My first bike was a bike that was passed down in the family that he and I tore apart, repainted blue and silver and then re-assembled.  We built my first private bedroom together in the basement–that’s when I learned about doing electrical work, hanging drywall, and other fun carpentry jobs.

He was the driver on vacations and the chauffeur when we needed rides to friends.  He was there for report cards and first days of school.  He was there when we were sick and injured.  He was there with his camera, his flip top sunshades, black socks with converse tennis shoes and fishing hat as the epitome of a tourist.  He was there with handkerchiefs and strong shoulders for scrapes and bruises.

He was there for first jobs, first dates, first steps and first words.  He was there standing tall and proud as we became young women.  He was there when we graduated 8th grade, high school and college.

He got up early so that he could make the coffee, make our lunches, and get ready for the day before waking up mom and us kids for school.  He even took special orders!

He did the laundry and mowed the lawn.  He did most of the housework (mom was allergic to the soap and cleansers—and he didn’t like her going up and down the stairs with her heart problems).  And yes….he taught us how to do all of that too.

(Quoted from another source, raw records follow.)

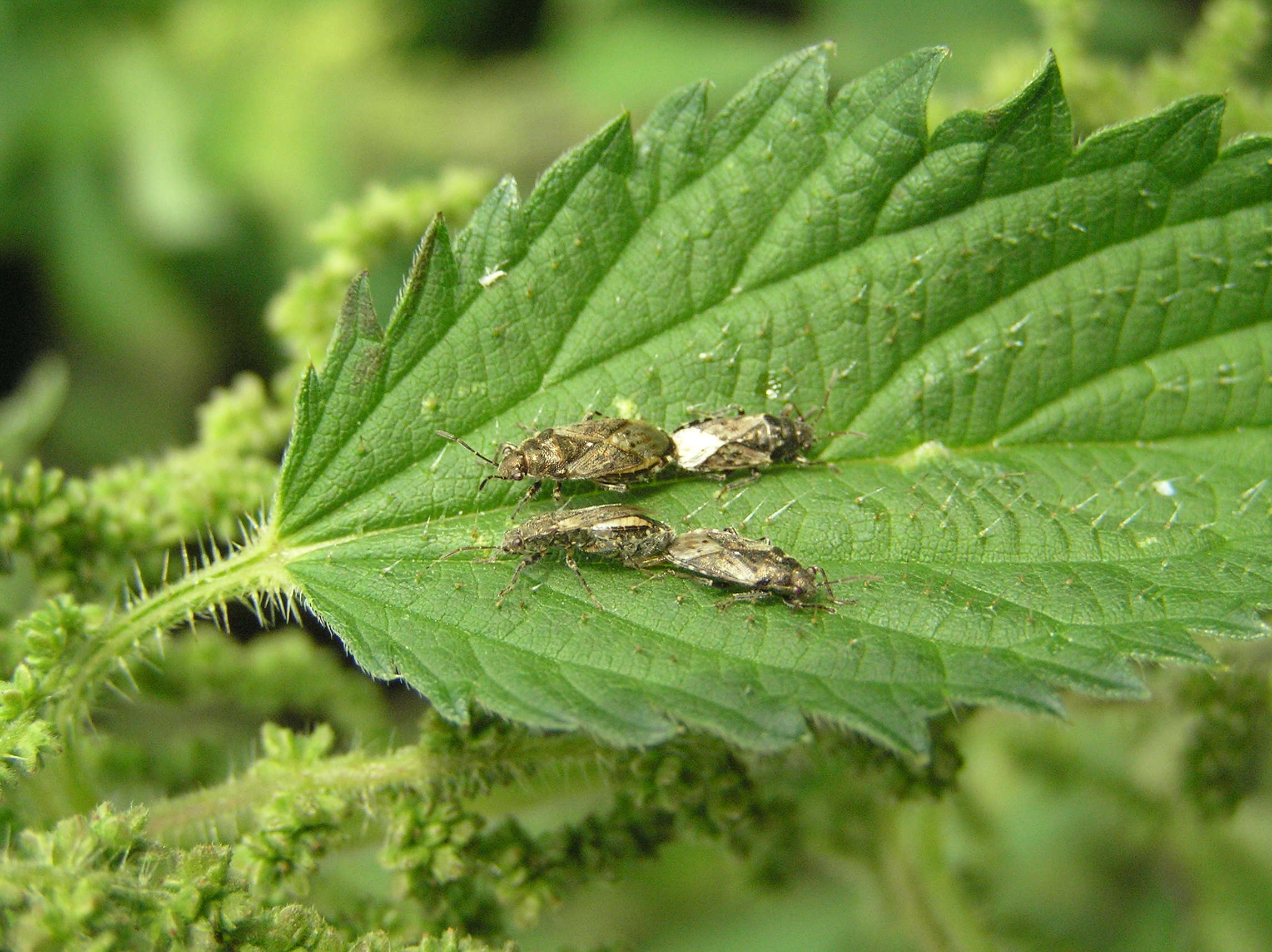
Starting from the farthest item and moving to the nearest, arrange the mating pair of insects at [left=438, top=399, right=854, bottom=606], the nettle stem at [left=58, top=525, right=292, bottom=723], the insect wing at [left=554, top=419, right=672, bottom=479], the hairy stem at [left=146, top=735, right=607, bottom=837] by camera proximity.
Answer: the insect wing at [left=554, top=419, right=672, bottom=479] < the mating pair of insects at [left=438, top=399, right=854, bottom=606] < the nettle stem at [left=58, top=525, right=292, bottom=723] < the hairy stem at [left=146, top=735, right=607, bottom=837]

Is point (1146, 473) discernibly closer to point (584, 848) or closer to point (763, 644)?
point (763, 644)

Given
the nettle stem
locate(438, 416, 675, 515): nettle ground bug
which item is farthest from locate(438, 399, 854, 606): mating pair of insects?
the nettle stem

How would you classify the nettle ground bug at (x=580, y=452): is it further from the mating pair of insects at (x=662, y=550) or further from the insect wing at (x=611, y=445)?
the mating pair of insects at (x=662, y=550)

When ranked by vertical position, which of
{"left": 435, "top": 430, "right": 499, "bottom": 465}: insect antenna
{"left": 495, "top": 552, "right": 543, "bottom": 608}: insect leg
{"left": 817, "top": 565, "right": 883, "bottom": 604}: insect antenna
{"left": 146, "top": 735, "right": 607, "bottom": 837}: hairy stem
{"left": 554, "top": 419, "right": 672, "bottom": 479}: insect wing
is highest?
{"left": 435, "top": 430, "right": 499, "bottom": 465}: insect antenna

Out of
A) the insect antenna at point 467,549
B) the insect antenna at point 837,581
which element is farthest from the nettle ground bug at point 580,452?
the insect antenna at point 837,581

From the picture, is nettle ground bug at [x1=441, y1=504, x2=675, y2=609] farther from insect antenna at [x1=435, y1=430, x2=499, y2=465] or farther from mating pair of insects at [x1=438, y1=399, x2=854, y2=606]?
insect antenna at [x1=435, y1=430, x2=499, y2=465]

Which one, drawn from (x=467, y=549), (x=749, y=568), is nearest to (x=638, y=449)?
(x=749, y=568)
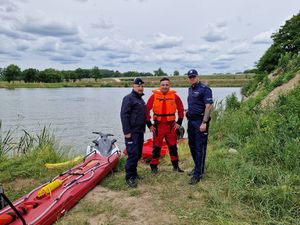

He took us to playgrounds and amusement parks, tourist attractions and historical sites.  He loved for us all to sing on trips, though he couldn’t carry a tune in a bucket—-but he sang and laughed with us for hours as he drove.

He taught me to read a map and encouraged me to figure out directions and alternate routes.  He took me for my driving test and then told me ‘to get lost’ so that I wouldn’t panic if I ever got truly lost. (Good advice!  It worked!)

He and I would have late night discussions about history, and politics, and religion, and life.  He explained the world as he saw it and pushed us to look at various sides.

But most of all….he was there.  Through the thick and the thin, he was there.

Until he wasn’t, having succumbed to death’s call.  But he lives on in “his girls'” minds.  His love and guidance virtues that we seek in our life partners.

Dad—we miss you and love you.  You are thought of and missed immensely.  Thank you for being mine 🙂  Happy Father’s Day!